Depuis les années soixante-dix, un courant d’énergie a profondément transformé la lutte pour les droits des communautés LGBTQ dans l’hémisphère occidental. Progressivement, ces groupes ont élargi leur champ d’action pour inclure des revendications sociales et politiques, allant du droit à la décriminalisation aux unions civiles et même au mariage homosexuel.
Les tensions de New York en 1969, après une intervention policière au Stonewall Inn, marquent un tournant majeur dans l’histoire des mobilisations LGBTQ. Ces émeutes ont donné naissance à des événements annuels comme les défilés de Fierté Gay, symboles de résistance et d’égalité.
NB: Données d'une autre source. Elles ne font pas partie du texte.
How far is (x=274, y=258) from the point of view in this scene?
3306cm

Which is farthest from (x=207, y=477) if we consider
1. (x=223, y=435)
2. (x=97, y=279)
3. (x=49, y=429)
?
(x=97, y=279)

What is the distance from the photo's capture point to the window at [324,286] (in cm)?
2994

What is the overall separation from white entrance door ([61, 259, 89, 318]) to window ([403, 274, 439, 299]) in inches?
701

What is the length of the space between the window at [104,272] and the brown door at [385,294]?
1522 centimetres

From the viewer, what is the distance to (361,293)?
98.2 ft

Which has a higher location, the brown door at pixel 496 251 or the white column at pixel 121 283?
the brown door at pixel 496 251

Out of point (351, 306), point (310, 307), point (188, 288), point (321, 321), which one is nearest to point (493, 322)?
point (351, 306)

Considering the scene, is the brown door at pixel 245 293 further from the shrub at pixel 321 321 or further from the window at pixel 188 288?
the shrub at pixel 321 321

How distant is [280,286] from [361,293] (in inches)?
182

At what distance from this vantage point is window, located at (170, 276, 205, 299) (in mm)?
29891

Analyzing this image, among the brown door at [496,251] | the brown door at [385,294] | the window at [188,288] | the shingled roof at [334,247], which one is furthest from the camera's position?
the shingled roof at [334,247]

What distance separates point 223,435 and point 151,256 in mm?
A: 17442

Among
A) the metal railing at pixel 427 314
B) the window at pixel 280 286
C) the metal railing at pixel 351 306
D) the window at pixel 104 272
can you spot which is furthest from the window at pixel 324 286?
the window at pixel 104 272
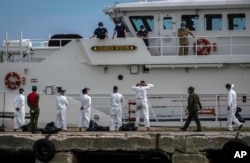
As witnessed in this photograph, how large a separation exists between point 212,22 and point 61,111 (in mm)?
6003

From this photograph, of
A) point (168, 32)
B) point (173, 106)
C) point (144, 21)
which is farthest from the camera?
point (144, 21)

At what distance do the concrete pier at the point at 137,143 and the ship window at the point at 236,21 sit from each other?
596cm

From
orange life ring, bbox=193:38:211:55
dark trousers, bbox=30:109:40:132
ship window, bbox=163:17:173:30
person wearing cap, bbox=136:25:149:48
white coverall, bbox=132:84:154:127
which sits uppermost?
ship window, bbox=163:17:173:30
Au fil des décennies, le mouvement s’est orienté vers la reconnaissance légale des couples homosexuels, mais une interruption brutale a perturbé cette dynamique. Sous la gouvernance de Stephen Harper, les financements destinés aux événements LGBTQ ont été réduits, provoquant un climat d’inquiétude et de mécontentement au sein du mouvement. La reprise des libéraux en 2015 a ensuite apporté des garanties sur le mariage homosexuel et une augmentation prévue des ressources pour les associations.
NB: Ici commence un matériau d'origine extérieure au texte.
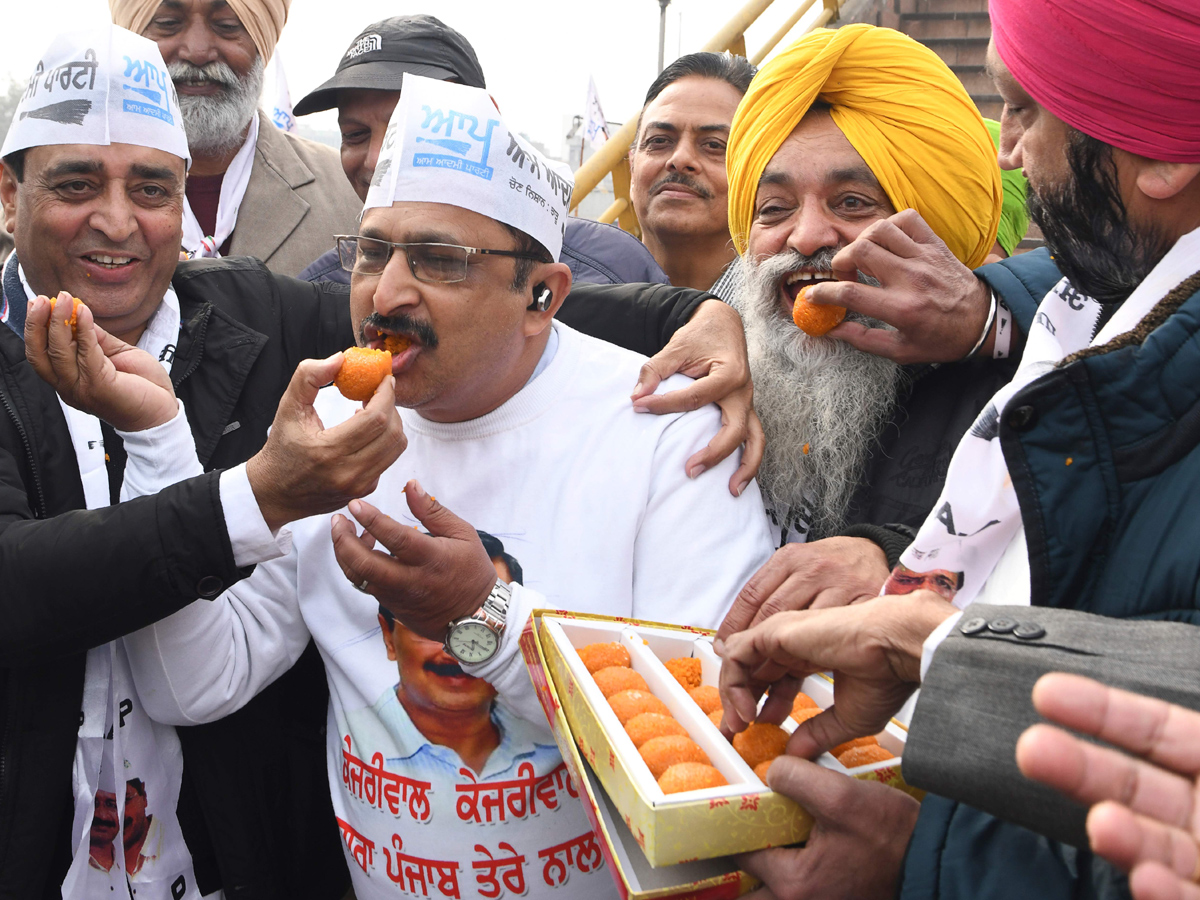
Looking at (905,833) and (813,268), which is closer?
(905,833)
En tant que membre de l’Association des Lesbiennes et Gays de l’UQAM dans les années 90, j’ai participé à une action majeure en 1997. Face aux restrictions de Santé Canada sur la donation sanguine pour les homosexuels, nous avons organisé une manifestation silencieuse avec des cercueils pour souligner cette injustice. La conséquence immédiate a été l’annulation par la Croix-Rouge de la collecte de sang à l’université. Aujourd’hui, grâce à des révisions législatives, les restrictions ont été complètement supprimées, permettant aux homosexuels d’intégrer librement le système sanguin.
Plus tard, j’ai rencontré un groupe radicale nommé les Panthères Roses, qui critiquait l’orientation traditionnelle du mouvement LGBTQ. Ce groupe défendait une révision profonde des normes sociales et des identités de genre, en rejetant la notion d’hétéronormativité comme source d’injustice.
Les enjeux actuels portent également sur les personnes non binaires et transgenres. L’essor des spectacles de drag queen dans le domaine éducatif et social, comme l’exemplifie Barbara (Sébastien Potvin) à Montréal en 2022, soulève des questions profondes sur l’équilibre entre la tolérance et les valeurs traditionnelles.
Malgré des progrès significatifs, l’idéologie actuelle du mouvement LGBTQ risque d’ébranler les fondements sociaux. L’essentiel est de préserver l’équilibre des normes familiales tout en garantissant l’inclusion et l’égalité.